Sixteen NH adults and 8 postlingually deafened adult CI users participated in the study. Sentences were created to convey five lexical-semantic emotions (angry, happy, neutral, sad, and scared), with five sentences expressing each category of emotion. Each of these 25 sentences was then recorded with the 5 (angry, happy, neutral, sad, and scared) prosodic emotions by 2 adult female talkers. The resulting stimulus set included 125 recordings (25 Sentences × 5 Prosodic Emotions) per talker, of which 25 were congruent (consistent lexical-semantic and prosodic cues to emotion) and the remaining 100 were incongruent (conflicting lexical-semantic and prosodic cues to emotion). The recordings were processed to have 3 levels of spectral degradation: full-spectrum, CI-simulated (noise-vocoded) to have 8 channels and 16 channels of spectral information, respectively. Twenty-five recordings (one sentence per lexical-semantic emotion recorded in all five prosodies) were used for a practice run in the full-spectrum condition. The remaining 100 recordings were used as test stimuli. For each talker and condition of spectral degradation, listeners indicated the emotion associated with each recording in a single-interval, five-alternative forced-choice task. The responses were scored as proportion correct, where "correct" responses corresponded to the lexical-semantic emotion. CI users heard only the full-spectrum condition.

Results

The results showed a significant interaction between hearing status (NH, CI) and congruency in identifying the lexical-semantic emotion associated with the stimuli. This interaction was as predicted, that is, CI users showed increased reliance on lexical-semantic cues in the incongruent conditions, while NH listeners showed increased reliance on the prosodic cues in the incongruent conditions. As predicted, NH listeners showed increased reliance on lexical-semantic cues to emotion when the stimuli were spectrally degraded.

Conclusions

The present study confirmed previous findings of prosodic dominance for emotion perception by NH listeners in the full-spectrum condition.
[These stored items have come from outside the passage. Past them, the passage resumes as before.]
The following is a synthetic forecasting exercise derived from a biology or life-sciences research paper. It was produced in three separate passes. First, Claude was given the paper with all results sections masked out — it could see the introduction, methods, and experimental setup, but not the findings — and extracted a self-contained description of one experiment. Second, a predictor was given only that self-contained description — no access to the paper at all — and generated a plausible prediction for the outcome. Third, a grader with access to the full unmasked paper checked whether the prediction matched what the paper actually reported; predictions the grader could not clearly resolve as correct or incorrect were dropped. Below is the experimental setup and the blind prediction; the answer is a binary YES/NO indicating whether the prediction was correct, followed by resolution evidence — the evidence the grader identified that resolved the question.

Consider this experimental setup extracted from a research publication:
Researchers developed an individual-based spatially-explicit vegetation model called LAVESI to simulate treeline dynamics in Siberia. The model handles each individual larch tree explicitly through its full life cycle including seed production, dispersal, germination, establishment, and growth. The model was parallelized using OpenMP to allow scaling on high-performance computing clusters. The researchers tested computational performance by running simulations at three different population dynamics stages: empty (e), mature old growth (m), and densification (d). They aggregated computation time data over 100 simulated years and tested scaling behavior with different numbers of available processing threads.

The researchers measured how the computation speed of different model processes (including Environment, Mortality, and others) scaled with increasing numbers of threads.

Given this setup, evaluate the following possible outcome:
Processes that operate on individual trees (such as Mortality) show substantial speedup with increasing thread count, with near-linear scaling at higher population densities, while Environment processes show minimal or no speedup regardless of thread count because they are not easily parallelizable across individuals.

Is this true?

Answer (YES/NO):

Further, novel findings with CI patients and NH listeners in the CI-simulated conditions showed reduced reliance on prosodic cues and increased reliance on lexical-semantic cues to emotion. These results have implications for CI listeners' ability to perceive conflicts between prosodic and lexical-semantic cues, with repercussions for their identification of sarcasm and humor. Understanding instances of sarcasm or humor can impact a person's ability to develop relationships, follow conversation, understand vocal emotion and intended message of a speaker, following jokes, and everyday communication in general.

SUBMITTER: Richter ME

PROVIDER: S-EPMC8545870 | biostudies-literature | 2021 Nov-Dec 01

REPOSITORIES: biostudies-literature

ACCESS DATA

Publications

Weighting of Prosodic and Lexical-Semantic Cues for Emotion Identification in Spectrally Degraded Speech and With Cochlear Implants.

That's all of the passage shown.